COS’E L’AdR? – Come si legge sul sito dell’Anpal, l’assegno di ricollocazione (AdR) è uno strumento che aiuta le persone a migliorare le proprie possibilità di ricollocarsi nel mercato del lavoro e consiste in un importo da utilizzare presso i soggetti che forniscono servizi di assistenza intensiva personalizzata per la ricerca di occupazione (centri per l’impiego o enti accreditati ai servizi per il lavoro).

La persona destinataria dell’assegno può scegliere liberamente l’ente da cui farsi assistere. Il centro per l’impiego o l’operatore accreditato scelto assegna un/a tutor che affianca la persona attraverso un programma personalizzato di ricerca intensiva per trovare nuove opportunità di impiego adatte al suo profilo.

VOUCHER DA 250 A 5000 EURO – Come detto, l’importo dell’assegno viene riconosciuto non alla persona disoccupata, ma all’ente che fornisce il servizio di assistenza alla ricollocazione e solo se la persona trova lavoro. L’importo varia da un minimo di 250 euro ad un massimo di 5.000 euro, a seconda del tipo di contratto alla base del rapporto di lavoro e del grado di difficoltà per ricollocare la persona disoccupata (profilo di occupabilità).

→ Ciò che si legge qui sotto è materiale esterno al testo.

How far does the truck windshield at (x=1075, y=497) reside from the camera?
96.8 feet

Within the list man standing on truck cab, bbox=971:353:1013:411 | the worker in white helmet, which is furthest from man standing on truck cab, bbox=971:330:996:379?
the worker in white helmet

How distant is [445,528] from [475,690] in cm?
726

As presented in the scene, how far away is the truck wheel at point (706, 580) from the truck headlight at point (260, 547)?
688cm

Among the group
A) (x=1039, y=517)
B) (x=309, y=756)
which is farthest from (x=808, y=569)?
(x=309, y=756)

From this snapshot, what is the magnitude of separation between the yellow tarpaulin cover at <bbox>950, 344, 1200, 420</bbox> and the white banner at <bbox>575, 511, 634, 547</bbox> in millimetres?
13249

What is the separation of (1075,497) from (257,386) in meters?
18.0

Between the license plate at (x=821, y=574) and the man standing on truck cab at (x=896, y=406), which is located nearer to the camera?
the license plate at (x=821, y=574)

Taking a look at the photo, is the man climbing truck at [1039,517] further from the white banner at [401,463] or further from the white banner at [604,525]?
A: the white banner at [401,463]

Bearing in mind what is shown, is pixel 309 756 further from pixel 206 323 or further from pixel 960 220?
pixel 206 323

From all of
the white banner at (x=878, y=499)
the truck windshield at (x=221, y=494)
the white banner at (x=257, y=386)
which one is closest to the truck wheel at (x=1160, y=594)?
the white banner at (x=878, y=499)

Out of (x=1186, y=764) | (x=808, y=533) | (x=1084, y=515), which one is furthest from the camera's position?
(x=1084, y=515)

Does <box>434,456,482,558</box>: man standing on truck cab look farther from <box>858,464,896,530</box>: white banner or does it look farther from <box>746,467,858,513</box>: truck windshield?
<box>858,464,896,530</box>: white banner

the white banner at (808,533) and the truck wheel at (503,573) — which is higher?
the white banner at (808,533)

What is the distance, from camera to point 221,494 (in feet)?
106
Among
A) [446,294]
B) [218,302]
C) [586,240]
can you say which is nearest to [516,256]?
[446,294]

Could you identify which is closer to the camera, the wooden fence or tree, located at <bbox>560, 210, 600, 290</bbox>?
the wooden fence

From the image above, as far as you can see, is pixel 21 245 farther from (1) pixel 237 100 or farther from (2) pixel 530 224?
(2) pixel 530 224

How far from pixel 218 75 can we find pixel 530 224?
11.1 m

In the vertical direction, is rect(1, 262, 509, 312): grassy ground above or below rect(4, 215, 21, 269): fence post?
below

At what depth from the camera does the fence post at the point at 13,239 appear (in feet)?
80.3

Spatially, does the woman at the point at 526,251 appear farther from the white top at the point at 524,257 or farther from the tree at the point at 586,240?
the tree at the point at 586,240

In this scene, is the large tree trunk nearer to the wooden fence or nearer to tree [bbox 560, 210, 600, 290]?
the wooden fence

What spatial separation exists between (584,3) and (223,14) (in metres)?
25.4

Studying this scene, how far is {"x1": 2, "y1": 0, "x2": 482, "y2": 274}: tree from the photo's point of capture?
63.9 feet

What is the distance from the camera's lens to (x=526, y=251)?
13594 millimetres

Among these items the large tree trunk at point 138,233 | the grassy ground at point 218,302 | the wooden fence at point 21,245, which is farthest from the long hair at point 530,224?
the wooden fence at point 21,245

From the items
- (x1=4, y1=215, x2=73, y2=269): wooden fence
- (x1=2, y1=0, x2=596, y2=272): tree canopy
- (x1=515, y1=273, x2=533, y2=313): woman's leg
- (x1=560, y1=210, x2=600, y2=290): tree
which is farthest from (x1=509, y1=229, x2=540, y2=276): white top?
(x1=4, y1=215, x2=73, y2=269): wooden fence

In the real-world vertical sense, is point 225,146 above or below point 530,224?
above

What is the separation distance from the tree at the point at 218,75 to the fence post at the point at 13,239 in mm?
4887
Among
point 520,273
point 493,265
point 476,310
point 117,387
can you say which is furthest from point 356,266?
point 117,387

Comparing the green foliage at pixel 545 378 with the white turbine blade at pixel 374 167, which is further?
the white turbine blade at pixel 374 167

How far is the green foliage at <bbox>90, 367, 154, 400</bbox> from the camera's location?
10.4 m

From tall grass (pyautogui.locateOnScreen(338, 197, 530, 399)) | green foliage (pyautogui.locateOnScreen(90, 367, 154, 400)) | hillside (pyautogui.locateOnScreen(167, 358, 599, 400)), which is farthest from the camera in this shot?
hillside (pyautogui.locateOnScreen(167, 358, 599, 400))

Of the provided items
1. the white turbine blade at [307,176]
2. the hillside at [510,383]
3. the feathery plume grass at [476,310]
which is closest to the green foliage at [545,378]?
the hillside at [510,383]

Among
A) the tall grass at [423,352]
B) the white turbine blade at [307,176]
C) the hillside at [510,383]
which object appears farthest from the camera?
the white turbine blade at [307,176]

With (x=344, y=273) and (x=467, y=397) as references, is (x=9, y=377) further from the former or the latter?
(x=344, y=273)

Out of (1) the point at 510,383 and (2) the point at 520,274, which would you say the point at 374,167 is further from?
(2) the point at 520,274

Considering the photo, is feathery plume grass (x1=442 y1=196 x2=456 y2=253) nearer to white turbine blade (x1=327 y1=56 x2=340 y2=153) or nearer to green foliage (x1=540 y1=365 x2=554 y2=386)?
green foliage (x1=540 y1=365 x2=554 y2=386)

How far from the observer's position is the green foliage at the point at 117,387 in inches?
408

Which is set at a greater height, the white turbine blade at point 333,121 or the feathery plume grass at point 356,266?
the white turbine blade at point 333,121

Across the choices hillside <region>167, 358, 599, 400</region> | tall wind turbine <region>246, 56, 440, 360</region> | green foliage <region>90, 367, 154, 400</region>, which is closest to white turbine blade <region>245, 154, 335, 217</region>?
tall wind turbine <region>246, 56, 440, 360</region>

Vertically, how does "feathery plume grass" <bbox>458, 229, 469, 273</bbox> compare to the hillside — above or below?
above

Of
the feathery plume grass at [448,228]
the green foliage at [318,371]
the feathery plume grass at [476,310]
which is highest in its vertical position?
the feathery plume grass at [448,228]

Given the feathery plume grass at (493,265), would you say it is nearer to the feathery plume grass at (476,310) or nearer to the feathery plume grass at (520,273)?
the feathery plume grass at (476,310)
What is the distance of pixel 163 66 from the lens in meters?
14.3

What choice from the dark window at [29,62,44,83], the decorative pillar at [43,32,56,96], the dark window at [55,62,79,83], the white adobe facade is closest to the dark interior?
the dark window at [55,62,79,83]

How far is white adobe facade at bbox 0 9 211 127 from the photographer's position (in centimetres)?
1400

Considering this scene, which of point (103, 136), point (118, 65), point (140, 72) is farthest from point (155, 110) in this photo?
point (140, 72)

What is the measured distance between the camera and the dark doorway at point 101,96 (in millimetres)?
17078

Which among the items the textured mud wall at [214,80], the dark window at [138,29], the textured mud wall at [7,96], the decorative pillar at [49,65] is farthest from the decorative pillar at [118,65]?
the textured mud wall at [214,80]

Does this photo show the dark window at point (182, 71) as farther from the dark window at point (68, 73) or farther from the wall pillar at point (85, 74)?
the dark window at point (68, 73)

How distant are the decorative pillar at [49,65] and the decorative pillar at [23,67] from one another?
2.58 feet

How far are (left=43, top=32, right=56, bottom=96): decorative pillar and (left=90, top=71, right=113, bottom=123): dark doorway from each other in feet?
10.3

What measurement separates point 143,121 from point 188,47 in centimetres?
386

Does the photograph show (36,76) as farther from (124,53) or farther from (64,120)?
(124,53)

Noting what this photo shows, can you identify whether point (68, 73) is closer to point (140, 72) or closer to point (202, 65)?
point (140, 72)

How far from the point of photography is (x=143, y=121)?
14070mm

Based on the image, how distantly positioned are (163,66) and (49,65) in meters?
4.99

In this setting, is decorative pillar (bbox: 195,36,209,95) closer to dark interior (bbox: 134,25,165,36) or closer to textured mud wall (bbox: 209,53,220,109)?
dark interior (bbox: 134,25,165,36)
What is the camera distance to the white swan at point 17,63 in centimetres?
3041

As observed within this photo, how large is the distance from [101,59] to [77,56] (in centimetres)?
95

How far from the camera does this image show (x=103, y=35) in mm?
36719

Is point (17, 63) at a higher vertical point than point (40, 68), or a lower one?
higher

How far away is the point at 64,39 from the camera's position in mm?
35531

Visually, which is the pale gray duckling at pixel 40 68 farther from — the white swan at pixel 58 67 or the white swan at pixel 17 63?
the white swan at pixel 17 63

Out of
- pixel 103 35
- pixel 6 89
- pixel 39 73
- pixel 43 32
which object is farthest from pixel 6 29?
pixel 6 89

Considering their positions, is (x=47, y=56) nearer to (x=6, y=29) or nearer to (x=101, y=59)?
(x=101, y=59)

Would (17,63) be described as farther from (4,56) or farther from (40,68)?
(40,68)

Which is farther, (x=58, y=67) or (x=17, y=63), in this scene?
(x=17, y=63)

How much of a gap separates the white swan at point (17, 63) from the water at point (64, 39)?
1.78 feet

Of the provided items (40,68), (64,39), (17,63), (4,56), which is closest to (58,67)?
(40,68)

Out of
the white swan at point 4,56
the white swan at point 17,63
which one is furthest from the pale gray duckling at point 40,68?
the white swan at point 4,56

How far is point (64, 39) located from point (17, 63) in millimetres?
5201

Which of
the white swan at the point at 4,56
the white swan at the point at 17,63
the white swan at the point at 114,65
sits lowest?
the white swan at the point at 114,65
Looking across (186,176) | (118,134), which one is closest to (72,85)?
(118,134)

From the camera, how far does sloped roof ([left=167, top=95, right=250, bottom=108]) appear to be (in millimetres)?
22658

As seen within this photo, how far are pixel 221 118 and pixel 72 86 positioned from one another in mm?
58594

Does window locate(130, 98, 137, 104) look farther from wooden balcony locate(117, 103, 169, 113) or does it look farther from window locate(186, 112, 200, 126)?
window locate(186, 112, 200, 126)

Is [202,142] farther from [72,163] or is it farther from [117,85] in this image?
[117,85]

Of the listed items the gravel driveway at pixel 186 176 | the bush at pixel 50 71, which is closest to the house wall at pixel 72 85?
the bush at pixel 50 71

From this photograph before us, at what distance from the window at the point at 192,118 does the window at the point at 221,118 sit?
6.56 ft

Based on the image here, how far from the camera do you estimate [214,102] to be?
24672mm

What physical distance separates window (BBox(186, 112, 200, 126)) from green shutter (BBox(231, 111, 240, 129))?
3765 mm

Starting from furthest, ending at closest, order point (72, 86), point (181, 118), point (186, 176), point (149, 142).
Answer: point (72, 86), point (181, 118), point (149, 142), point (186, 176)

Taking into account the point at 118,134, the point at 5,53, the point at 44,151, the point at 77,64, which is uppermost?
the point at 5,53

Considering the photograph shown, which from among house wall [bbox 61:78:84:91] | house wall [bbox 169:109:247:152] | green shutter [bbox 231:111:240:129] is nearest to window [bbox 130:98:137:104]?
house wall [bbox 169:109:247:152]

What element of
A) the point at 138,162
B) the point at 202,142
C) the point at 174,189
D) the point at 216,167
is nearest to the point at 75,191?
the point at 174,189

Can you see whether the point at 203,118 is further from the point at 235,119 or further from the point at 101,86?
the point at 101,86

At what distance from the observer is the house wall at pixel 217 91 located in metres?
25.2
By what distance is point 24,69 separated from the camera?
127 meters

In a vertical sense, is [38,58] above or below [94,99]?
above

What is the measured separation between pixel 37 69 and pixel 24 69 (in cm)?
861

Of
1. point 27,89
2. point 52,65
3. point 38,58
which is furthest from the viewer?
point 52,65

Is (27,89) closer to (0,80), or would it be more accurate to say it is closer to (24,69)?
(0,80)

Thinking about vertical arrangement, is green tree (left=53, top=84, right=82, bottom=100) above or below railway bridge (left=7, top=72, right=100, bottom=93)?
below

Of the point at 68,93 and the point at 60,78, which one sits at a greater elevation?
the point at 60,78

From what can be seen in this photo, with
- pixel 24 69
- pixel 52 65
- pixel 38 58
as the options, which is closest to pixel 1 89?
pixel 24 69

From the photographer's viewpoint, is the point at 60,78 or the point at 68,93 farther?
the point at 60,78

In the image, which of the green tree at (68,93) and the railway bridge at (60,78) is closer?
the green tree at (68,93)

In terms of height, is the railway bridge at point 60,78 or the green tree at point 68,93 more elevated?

CHE SUCCEDE ORA ? – A partire dal 29 gennaio 2019 non è più possibile richiedere nuovi assegni di ricollocazione per i lavoratori in Naspi disoccupati da almeno 4 mesi, si legge sempre sul sito dell’Anpal. Infatti, il decreto-legge 4/2019 (all’articolo 9, comma 7) dispone la sospensione fino al 31 dicembre 2021 dell’erogazione dell’assegno di ricollocazione ai soggetti di cui all’art. 23, comma 1, del decreto legislativo 14 settembre 2015, n. 150. Tuttavia gli AdR Naspi già richiesti prima del 29 gennaio 2019 continueranno secondo le regole, le modalità operative precedentemente stabilite (mediante il regolare accesso con proprie credenziali al portale ADR NASpI), sino al termine del periodo di assistenza intensiva previsto. Al riguardo, restano valide le indicazioni per i soggetti erogatori circa le modalità provvisorie per il riconoscimento dei contributi.

Uno specifico Assegno di ricollocazione (AdR Cigs) è previsto per lavoratrici e lavoratori coinvolti negli accordi di ricollocazione nelle ipotesi di cassa integrazione guadagni straordinaria per riorganizzazione aziendale o crisi.

Nel frattempo, il dibattito è già partito e le parti sociali hanno chiesto al Governo di ripensarci.